Rick Solon started working at the former Figgie International when Matthew Figgie, son of company owner and Cleveland industrialist Harry E. Figgie Jr., was 10 and would pop in now and then wearing his T-ball uniform.

Little did Solon know then that the company culture he was absorbing would later play a big part in saving the life of that boy who grew up to be the chairman of Clark-Reliance Corp.

“Harry and his wife Nancy both started the culture and the mindset that this company was going to be run in as familial a way as it could ? that we wanted to make sure the community benefitted from that in ways that perhaps weren’t always particularly obvious.”

Solon shaped that philosophy further, empowering employees to be passionate about their work and equally compassionate in community and philanthropic activities. He and employees built a distinguished record of community involvement in causes such as the Cleveland Public Theater, the United Way and the Shriners Hospitals for Children.

But it was with the challenge of chronic kidney disease where the culture of giving also took on the sense of giving life.

Solon, president and CEO, spearheaded an effort to find a compatible donor for Matthew Figgie, his friend and colleague who was ill with kidney failure. In an incredible response, more than 80 people including a number from Clark-Reliance offered to be potential live donors.

“The doctors said that had never been heard of before,” says Figgie, chairman of Clark-Reliance. “That is humbling to say the least. The sheer numbers were unbelievable, and I to this day still get goose bumps.”

Solon, likewise, feels the same emotions.

“The fact that employees know Matthew is going to take his ? I will call it newfound life ? knowing that he is taking that so seriously and is willing to pay it forward, not only at the company level but at the community level and make sure to get involved in causes like the Kidney Foundation and such, that's incredibly inspirational to anybody, and it gives me goose bumps just talking about it.”

Figgie received a kidney donated by a Clark-Reliance employee, Dave McKee, on Dec. 1, 2009. Both Figgie and McKee are doing well. McKee gave Figgie some further reinforcement of his mission while they were both in University Hospitals.

“I was standing in his hospital door and said, ‘Saying thank you is so lame, what do I do?,’” Figgie says. “Dave said, ‘Matt, because of who you are and what you do, you are going to be able to touch hundreds of thousands if not millions of people. Make them better.’ So that's my daily mission to try to help other people.”

As for Solon’s mission, he chaired the 2011 Cleveland Kidney Foundation Walk to raise a record-breaking $185,000. Clark-Reliance was a corporate sponsor and its 162 walkers raised $2,869 in addition to a $7,500 scholarship donation from the company. Figgie will chair the 2012 Kidney Walk.

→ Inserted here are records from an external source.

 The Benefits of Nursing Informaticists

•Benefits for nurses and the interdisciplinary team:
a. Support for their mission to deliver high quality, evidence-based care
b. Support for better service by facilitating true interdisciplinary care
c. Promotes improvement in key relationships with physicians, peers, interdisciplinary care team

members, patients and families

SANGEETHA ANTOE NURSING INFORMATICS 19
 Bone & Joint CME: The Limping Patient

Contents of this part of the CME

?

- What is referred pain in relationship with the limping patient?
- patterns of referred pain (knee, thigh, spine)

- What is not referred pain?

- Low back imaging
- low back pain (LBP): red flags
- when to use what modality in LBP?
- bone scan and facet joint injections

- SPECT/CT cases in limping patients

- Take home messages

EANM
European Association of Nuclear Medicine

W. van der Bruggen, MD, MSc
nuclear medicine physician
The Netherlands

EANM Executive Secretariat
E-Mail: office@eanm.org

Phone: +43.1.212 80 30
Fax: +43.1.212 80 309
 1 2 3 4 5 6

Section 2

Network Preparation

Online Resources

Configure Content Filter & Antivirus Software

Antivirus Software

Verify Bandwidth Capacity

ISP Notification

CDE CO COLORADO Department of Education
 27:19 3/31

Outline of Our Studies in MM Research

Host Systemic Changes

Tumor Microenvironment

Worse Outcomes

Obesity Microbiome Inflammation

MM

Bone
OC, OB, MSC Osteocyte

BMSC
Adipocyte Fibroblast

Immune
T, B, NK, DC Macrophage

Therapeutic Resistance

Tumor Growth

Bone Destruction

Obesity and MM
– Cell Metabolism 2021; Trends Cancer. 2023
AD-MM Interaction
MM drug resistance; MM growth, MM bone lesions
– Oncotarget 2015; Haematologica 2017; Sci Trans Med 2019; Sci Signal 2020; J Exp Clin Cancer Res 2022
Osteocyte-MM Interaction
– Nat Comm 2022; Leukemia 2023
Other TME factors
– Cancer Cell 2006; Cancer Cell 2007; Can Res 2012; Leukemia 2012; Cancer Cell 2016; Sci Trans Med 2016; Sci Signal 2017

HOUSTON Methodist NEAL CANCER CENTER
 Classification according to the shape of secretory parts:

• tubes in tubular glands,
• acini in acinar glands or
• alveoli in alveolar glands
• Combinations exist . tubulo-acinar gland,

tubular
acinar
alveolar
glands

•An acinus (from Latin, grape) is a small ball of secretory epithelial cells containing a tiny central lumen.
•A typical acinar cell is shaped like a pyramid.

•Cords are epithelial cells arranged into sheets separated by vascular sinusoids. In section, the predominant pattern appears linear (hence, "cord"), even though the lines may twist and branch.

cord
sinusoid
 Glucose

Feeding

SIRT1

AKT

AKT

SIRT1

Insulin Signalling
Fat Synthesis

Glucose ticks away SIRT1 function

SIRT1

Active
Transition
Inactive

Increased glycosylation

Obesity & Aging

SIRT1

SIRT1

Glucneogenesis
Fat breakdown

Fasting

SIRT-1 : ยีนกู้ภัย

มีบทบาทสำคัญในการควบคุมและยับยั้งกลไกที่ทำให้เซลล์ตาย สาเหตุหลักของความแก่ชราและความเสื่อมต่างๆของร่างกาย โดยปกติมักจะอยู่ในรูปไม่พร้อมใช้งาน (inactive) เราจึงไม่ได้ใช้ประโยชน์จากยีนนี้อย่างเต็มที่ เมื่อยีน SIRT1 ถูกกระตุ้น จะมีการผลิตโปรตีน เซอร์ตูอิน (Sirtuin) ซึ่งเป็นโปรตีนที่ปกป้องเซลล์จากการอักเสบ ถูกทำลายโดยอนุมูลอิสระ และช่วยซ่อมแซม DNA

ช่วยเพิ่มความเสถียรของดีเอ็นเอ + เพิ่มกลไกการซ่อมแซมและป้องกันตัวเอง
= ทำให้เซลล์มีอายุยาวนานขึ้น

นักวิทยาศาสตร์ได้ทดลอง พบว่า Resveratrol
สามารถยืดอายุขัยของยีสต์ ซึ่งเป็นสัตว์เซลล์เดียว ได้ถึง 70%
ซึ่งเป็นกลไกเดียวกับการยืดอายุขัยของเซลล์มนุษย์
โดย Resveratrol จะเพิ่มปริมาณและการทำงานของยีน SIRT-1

“Matthew’s need and desire for a kidney was our primary inspiration to get involved with the Kidney Foundation and the Kidney Walk in particular, but we got into that and found out that there are so many people waiting for a kidney,” Solon says. “When you are on the kidney transplant list, you are not sure there is going to be a life.”

“Kidneys are taken for granted until there is an issue,” says Amy Solmos Wayne, Northern Ohio regional director of the National Kidney Foundation. “Our job at the end of the day is to educate everyone. Diabetes and hypertension are the leading two causes of chronic kidney disease, and that is affecting a lot of Northeast Ohioans.”

Solon’s success with the 2011 Kidney Walk pointed out the importance of corporate sponsors and raised awareness about organ donations.

“It was a direct relation to companies that are doing business with Clark-Reliance,” Wayne says. “It's a whole community of support. It's their colleagues supporting their charitable initiatives. It's Rick Solon picking up the phone, telling people, ‘This is what we are involved in, we think it's a great idea and your company should get involved too,’ and they do. It is a perfect model of how this event supposed to work with having a corporate chairman.”

The Kidney Foundation asked Solon to serve on its board of directors, and he has accepted.

“With Rick on our board, we feel we will have a long-time corporate sponsorship, and we know they are going to want to be there because of Matthew's kidney transplant,” she says. “I think they will always continue to be one of our top five corporate teams, whether Matthew or Rick are chairing the event or not. They take it very seriously. They love what they've seen happen with the employees getting involved.”